Friday, December 16, 2011

playback

The greatest explorer on this earth never takes voyages as long as those of the man who descends to the depth of his heart. (Julien Green)

I find my friends' wishlist utter funny because not one of them forgave "everlasting love" in their Christmas wants. Of course, it's quite a challenge for them because they're women and their ovaries have expiration dates. Some of them have already settled in secured relationships but the selected few—who are either in need of strangulation for the kind of blah relationships they are in or in need of plugging a cork on the mouths for the sighing and whining they always belt out—have never let a month without a bawl on Facebook about their star-crossed romances. If not having their boyfriends, my friends are already on the run in finding one. And I, well, I guess the park is too nice to hit a breakneck speed like that.

I've always thought that life is miserable without a partner. My folks have mentioned that life can get a little too sullen when you're aging and finding your space too spacious for yourself and a pooch. But just about that, I think space will work fine for me. Apart from circulating air that's good for the lungs, I needed a lot of "me-time" to think things over.

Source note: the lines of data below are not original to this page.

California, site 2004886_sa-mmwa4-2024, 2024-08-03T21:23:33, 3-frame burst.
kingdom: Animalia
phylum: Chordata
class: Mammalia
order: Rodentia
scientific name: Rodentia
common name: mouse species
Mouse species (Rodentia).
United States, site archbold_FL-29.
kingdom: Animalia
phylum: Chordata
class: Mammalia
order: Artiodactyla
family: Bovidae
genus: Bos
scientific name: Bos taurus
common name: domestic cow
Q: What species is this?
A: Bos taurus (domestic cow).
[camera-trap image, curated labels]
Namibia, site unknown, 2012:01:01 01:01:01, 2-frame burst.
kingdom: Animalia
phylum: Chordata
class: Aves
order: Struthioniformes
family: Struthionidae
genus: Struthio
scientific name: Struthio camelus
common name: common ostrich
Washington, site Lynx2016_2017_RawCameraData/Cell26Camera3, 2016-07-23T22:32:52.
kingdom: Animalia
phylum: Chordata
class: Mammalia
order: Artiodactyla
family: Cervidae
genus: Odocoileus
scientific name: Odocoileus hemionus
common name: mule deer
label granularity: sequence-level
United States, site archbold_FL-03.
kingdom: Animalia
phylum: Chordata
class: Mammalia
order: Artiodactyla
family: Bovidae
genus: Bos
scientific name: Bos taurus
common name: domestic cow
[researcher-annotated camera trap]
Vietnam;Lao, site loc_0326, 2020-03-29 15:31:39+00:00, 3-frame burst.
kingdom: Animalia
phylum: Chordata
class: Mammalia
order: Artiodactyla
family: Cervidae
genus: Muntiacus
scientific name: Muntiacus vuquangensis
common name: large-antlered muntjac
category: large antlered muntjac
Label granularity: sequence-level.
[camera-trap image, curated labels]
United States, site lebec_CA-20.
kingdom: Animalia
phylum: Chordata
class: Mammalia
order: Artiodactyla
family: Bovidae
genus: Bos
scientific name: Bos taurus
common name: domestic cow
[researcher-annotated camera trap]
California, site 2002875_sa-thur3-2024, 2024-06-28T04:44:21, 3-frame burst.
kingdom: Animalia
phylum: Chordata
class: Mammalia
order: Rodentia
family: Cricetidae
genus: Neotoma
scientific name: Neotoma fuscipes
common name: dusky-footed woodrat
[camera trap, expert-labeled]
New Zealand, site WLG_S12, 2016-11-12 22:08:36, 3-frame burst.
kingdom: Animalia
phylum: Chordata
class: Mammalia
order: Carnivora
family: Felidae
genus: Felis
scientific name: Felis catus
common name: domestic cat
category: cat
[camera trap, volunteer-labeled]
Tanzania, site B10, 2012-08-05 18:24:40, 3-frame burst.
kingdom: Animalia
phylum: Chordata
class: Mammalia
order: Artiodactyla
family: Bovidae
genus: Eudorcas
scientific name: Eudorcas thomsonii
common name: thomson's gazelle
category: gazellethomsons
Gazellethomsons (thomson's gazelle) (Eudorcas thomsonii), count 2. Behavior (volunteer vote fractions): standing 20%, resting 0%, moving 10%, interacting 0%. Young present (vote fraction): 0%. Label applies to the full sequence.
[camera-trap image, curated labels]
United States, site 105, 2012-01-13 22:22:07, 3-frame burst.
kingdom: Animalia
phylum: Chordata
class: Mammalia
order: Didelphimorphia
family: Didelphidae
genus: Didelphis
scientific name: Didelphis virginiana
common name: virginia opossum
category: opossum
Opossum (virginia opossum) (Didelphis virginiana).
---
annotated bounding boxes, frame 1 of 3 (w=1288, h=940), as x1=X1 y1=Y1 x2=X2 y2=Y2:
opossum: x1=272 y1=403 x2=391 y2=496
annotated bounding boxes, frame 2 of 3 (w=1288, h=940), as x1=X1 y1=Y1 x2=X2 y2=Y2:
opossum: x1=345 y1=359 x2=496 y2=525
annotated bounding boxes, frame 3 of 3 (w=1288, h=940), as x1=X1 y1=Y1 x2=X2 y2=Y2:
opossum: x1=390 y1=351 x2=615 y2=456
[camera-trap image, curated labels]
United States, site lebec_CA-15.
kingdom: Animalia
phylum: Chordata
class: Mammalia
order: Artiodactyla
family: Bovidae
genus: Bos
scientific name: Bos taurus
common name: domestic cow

I'm a sober thinker, that's an admission.

Pictures of some of my batchmates already fathers, some classmates cuddling their bundles of joy, sure do the world is creeping up from my back like a chill from Siberia, whispering to my ear that I'm not far from getting old and the twenties is the perfect time to at least go out there and search for your eternal penguin. But that's not just working for me.

And for that, despite the slew of lovelorn hopeless romantics surrouding me or the fairytales that almost all wanted, somehow, I think that even with the wintry chill that everyone uses to prop up an argument to have that someone to cuddle with—people have this knack of using your insecurity against you, eh?—I keep my cool with it.